Not all validation needs to happen at the time of data entry.

Your "hard" regex may reject international email addresses. In fact, if your regex's input isn't converted to Punycode first, you are a fool for even attempting to use regex, because now your regex will likely fail on all IDNA inputs.

And what is your test suite going to be?

And what did you "validate" exactly? That you matched your regex? What if the e-mail isn't active, or the mailbox is full? Outlook 2013 actually has this really cool feature called MailTips that provides more advanced mailing list and e-mail address validation and warnings: http://blogs.technet.com/b/exchange/archive/2009/04/28/34073...

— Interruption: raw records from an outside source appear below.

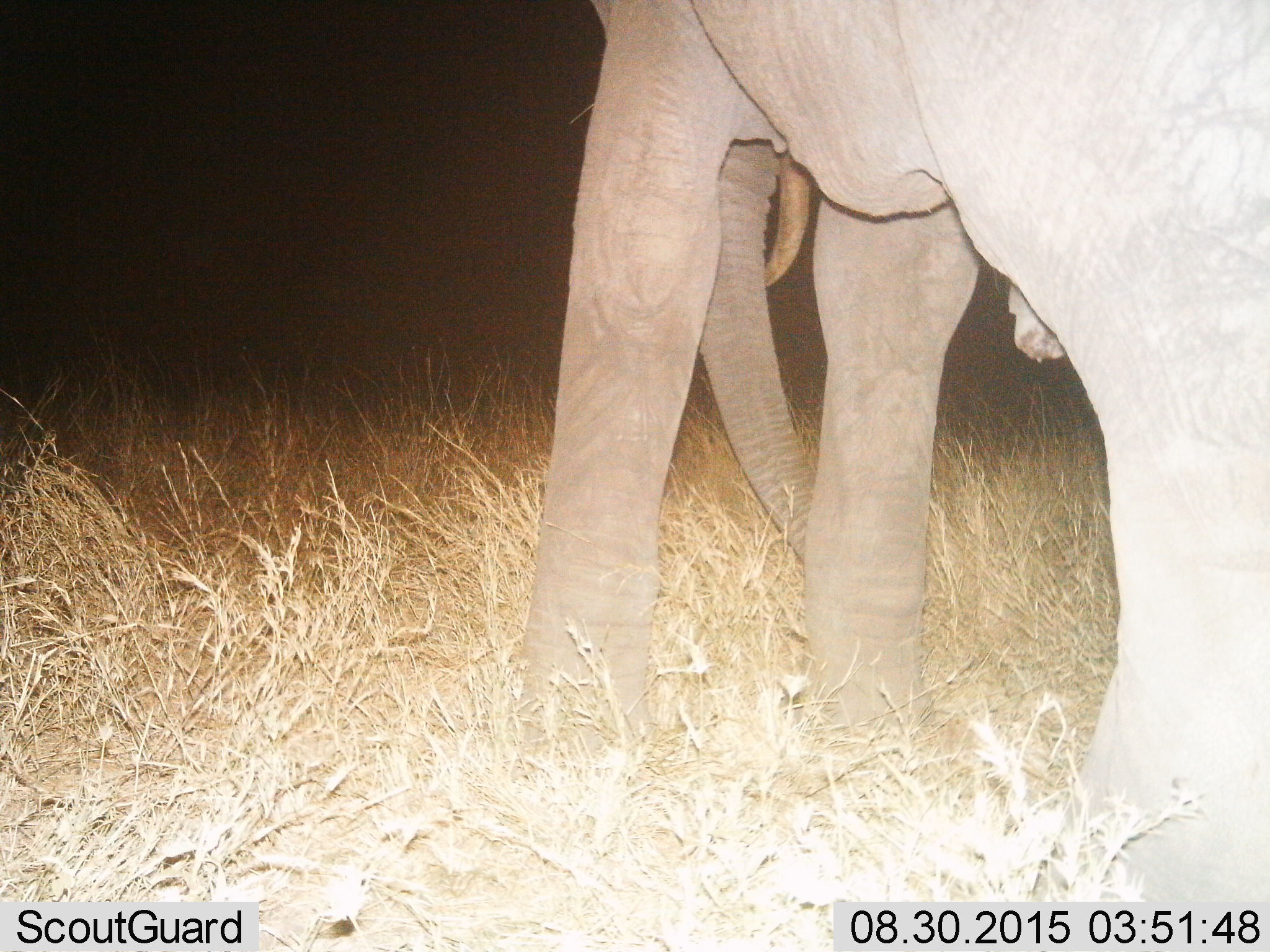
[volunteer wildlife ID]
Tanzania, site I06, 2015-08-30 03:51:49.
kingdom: Animalia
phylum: Chordata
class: Mammalia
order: Proboscidea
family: Elephantidae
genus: Loxodonta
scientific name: Loxodonta africana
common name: african bush elephant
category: elephant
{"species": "elephant (african bush elephant) (Loxodonta africana)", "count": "1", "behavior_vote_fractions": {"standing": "88%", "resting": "0%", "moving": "12%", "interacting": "0%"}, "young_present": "0%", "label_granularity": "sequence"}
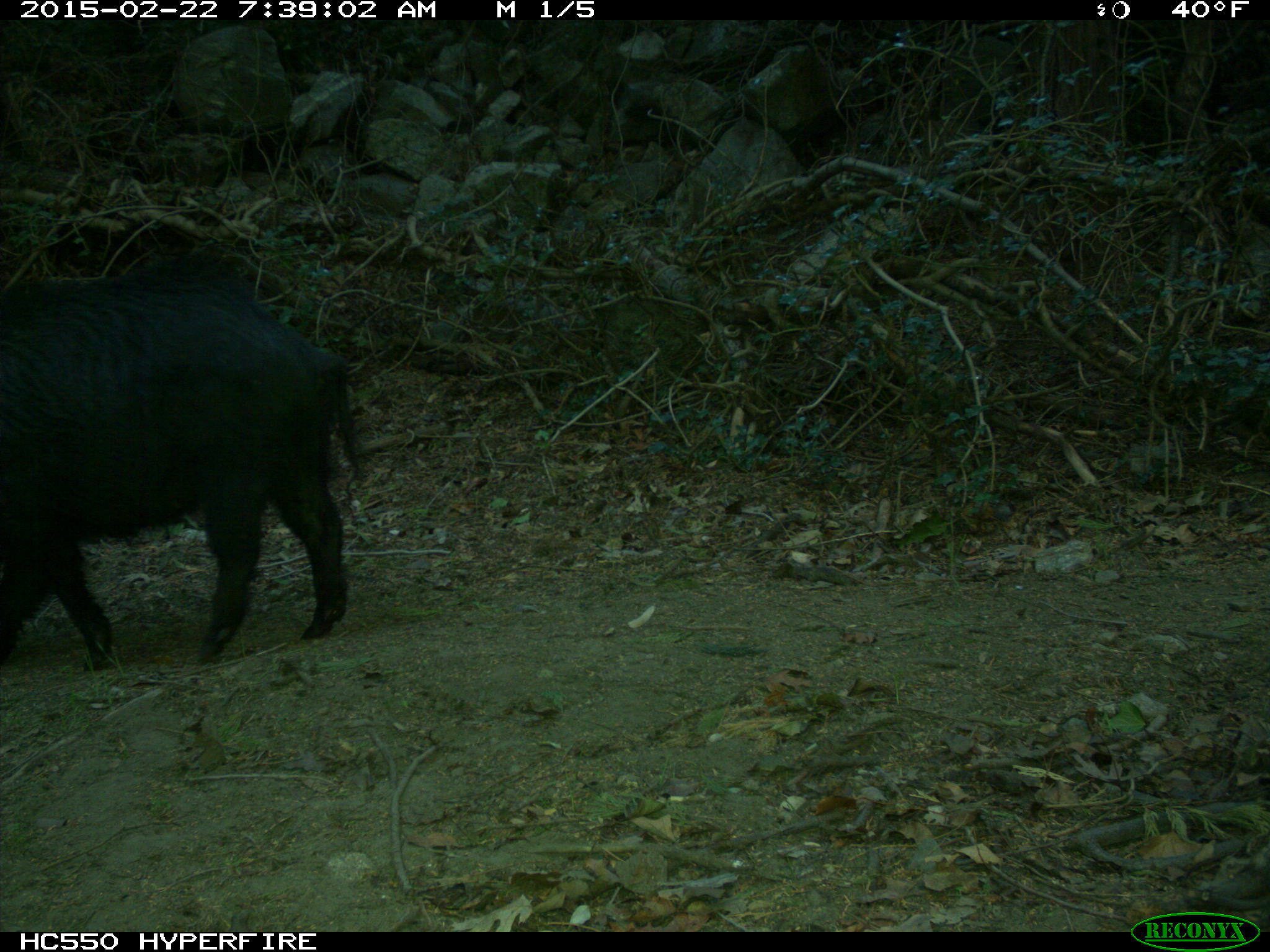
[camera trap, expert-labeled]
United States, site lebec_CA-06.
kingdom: Animalia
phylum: Chordata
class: Mammalia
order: Artiodactyla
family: Suidae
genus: Sus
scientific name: Sus scrofa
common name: wild boar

Suppose when you first signed up the user, they validated their email address, but now the account seems to be inactive. How do you handle that scenario? Continuous validation.

And how generally useful is your regex? What are you going to do if the email came from OCR software output, or screen scraping output? Your ERP may have the original document it was scanned from. Are you going to not store the bad e-mail address simply because you wrote some "hard" regex that rejected it? Not a straight forward question to answer, as it depends on your data model for storing addresses. You might have a column IsConfirmed.

Here is another example of "continuous validation". Validating mailing addresses. Most major e-commerce sites allow very liberal input, but scrub the data in real time or near real time, because the postal service gives discounts to companies that print "correct" address labels. "Correct" here could mean "One Post Office Square, Boston, MA, 02109" instead of "1 Post Office Sq, Boston, MA, 02109". This process is called Address Standardization, and in areas of the world with rapidly growing economies, often times Address Standardization vendors are behind, because some "streets" don't have addresses yet and aren't known to exist in any GPS system. This is common in many parts of China.

Here is another example of "continuous validation". How Google does spell checking, as compared to the "fixed validation" in Microsoft Word's spell checker.

1 comments

All these other questions are dependent on context and out of scope of the argument.

The article argument in a nutshell is that validating email is hard, so don't bother, in fact, let users submit whatever they want including javascript. Then just check for @ and send it off to your next parser in the chain, in fact get lots of 3rd party parsers for misc features and send data to them first. spend effort fixing autocomplete so users can enter data easier that you will automatically accept. I'm sure this can only improve data quality...

I can imagine that wanting to know all the stupid shit your users submit as an email is the correct solution in certain contexts, but for a majority of cases, this article is wrong in everything that it suggests. Admittedly, there is very little context given.

Perhaps the context is "I don't care about security of my users or my services, and I will run whatever 3P code on my backend that appears to do the job of making a webpage look spiffy and easy to use. Once I have 10 Million (unverified) users, you sell your spaghetti factory and it's no longer your problem."

After all that, he recommends not letting people use software without a validated email address. Too bad he never bothers saying how he would get to that point, only how he would avoid doing to work.